San Francisco, California’s August 2025 Employment & Labor Law Cases

Summary of August 2025 Labor Law Updates for San Francisco, California

This post provides a roundup of key labor and employment law decisions from California in August 2025, for employees, HR professionals, and compliance leaders. Presented by HKM Employment Attorneys, our aim is to highlight how these developments may impact workplaces and obligations under California law.

These August 2025 rulings underscore that California courts are continuing to tighten employer obligations in wage & hour law and arbitration procedure. Employers can no longer rely on ignorance of the law as a shield; they must proactively seek to understand their obligations. Arbitration agreements must be carefully drafted and adhered to, especially in paying fees timely.

Iloff v. LaPaille — Court Ruling (California Supreme Court)

Date: August 21, 2025

Summary:
Laurance Iloff had an informal arrangement with his landlords (Bridgeville Properties) in which he lived rent-free in exchange for performing maintenance work. After the arrangement ended, Iloff filed a claim with the Labor Commissioner, arguing he was an employee entitled to unpaid wages, liquidated damages, paid sick leave penalties, etc. The Labor Commissioner agreed; the superior court agreed Iloff was an employee, but denied liquidated damages on the theory the employer acted in “good faith” under the default rule, relying on parties’ mutual understanding that Iloff would work in exchange for housing. The Court of Appeal affirmed in part. The California Supreme Court reversed. It held that: To invoke the “good faith” defense under Labor Code § 1194.2 for avoiding or reducing liquidated damages for minimum wage violations, an employer must show that it made a reasonable attempt to determine what California law requires. Mere ignorance of the law—even if shared between worker and employer—is not sufficient. The Paid Sick Leave law (Healthy Workplaces, Healthy Families Act) claims may be raised in court via a Berman appeal (i.e. when an employer appeals a Labor Commissioner ruling). That is, employees can bring Paid Sick Leave law claims in the superior court when the employer has appealed the Labor Commissioner’s decision.

Implications:
Employers must proactively understand California wage & hour laws (especially minimum wage) and document efforts to comply. Informal arrangements that assume no relationship of employment or compensate with non-cash consideration will be scrutinized. If an employer fails to do so, they risk being liable for liquidated damages (essentially double the unpaid wages plus penalties) even if they thought their practices were lawful.
Employees have broader ability to raise Paid Sick Leave law claims in appeals; thus, employers should expect more comprehensive liability in Berman appeals. HR, payroll, and legal teams should review compensation arrangements, housing-in-lieu arrangements, and situations where “free housing” or similar in-kind compensation is exchanged for labor.

Hohenshelt v. Superior Court — Court Ruling (California Supreme Court)

• **SUPPLIED DATA**:
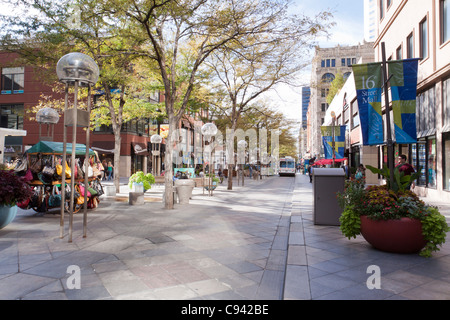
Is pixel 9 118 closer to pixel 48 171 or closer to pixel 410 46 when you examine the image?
pixel 48 171

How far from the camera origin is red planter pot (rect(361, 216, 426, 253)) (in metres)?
4.85

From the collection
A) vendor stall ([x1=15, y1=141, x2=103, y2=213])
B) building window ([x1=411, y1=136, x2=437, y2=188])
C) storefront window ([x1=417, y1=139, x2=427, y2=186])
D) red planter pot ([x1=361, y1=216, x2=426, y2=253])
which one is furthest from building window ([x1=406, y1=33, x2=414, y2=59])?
vendor stall ([x1=15, y1=141, x2=103, y2=213])

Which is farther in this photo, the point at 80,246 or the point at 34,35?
the point at 34,35

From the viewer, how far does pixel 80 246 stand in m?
5.79

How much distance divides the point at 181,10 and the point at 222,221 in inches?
243

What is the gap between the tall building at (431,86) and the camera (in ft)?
42.8

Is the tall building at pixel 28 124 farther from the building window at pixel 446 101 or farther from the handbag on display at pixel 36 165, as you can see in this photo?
the handbag on display at pixel 36 165

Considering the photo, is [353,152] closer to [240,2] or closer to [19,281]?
[240,2]

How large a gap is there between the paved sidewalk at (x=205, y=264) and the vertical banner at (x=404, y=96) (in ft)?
19.1

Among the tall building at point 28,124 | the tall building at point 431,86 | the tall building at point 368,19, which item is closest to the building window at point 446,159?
the tall building at point 431,86

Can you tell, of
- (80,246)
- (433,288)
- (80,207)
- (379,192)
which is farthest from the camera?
(80,207)

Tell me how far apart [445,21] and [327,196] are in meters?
10.8

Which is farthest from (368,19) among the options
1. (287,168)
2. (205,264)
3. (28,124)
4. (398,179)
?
(205,264)
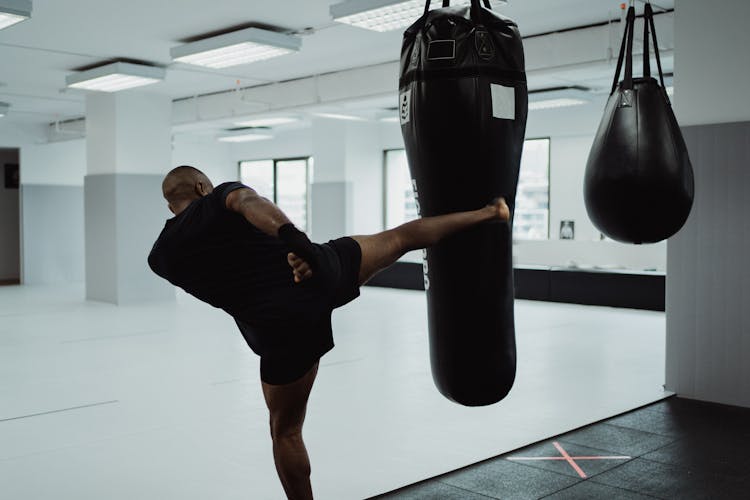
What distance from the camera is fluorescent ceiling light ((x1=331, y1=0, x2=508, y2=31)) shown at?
5.78m

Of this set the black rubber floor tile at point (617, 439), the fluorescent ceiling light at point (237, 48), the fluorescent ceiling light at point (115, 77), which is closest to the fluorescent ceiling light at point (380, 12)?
the fluorescent ceiling light at point (237, 48)

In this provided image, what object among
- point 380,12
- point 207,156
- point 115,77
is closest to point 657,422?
point 380,12

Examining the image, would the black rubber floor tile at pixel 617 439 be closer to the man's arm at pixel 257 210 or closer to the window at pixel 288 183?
the man's arm at pixel 257 210

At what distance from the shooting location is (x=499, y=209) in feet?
7.41

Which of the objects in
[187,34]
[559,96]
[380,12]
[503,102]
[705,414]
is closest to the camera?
[503,102]

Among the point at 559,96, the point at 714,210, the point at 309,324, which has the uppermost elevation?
the point at 559,96

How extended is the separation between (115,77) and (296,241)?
7.50m

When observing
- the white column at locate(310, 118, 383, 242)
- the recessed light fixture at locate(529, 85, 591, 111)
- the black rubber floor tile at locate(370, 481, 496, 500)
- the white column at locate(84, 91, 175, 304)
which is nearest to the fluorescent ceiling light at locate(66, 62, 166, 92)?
the white column at locate(84, 91, 175, 304)

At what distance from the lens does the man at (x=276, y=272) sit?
2352 mm

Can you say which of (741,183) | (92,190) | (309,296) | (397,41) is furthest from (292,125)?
(309,296)

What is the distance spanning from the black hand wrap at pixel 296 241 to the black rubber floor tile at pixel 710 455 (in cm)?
242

• **PROBLEMS**:
a – In the August 2025 California employment law roundup, what did Laurance Iloff receive in exchange for doing maintenance work for his landlords?
b – Please write what comes next in the August 2025 California employment law roundup, starting after its final heading.

• **EXERCISE ANSWERS**:
a – He lived rent-free.

b –
Date: August 11, 2025

Summary:
Dana Hohenshelt, employed by Golden State Foods, had an arbitration agreement obligating the employer to pay arbitration fees within 30 days of an invoice under California Code of Civil Procedure § 1281.98. The employer failed to pay on time, and the employee sought to withdraw from arbitration and proceed in court. The question was whether section 1281.98 is preempted by the Federal Arbitration Act (FAA), and whether late payment always forfeits arbitration rights. The Court held: Section 1281.98 is not preempted by the FAA, provided it is interpreted in harmony with California contract law principles that allow relief from forfeiture in cases of non-willful, non-grossly negligent, or non-fraudulent late payments. Late payment of required arbitration fees does not automatically result in loss of the employer’s right to enforce arbitration; delays may be excused if due to good faith mistakes, inadvertence, excusable neglect, etc., and provided harmed parties are compensated.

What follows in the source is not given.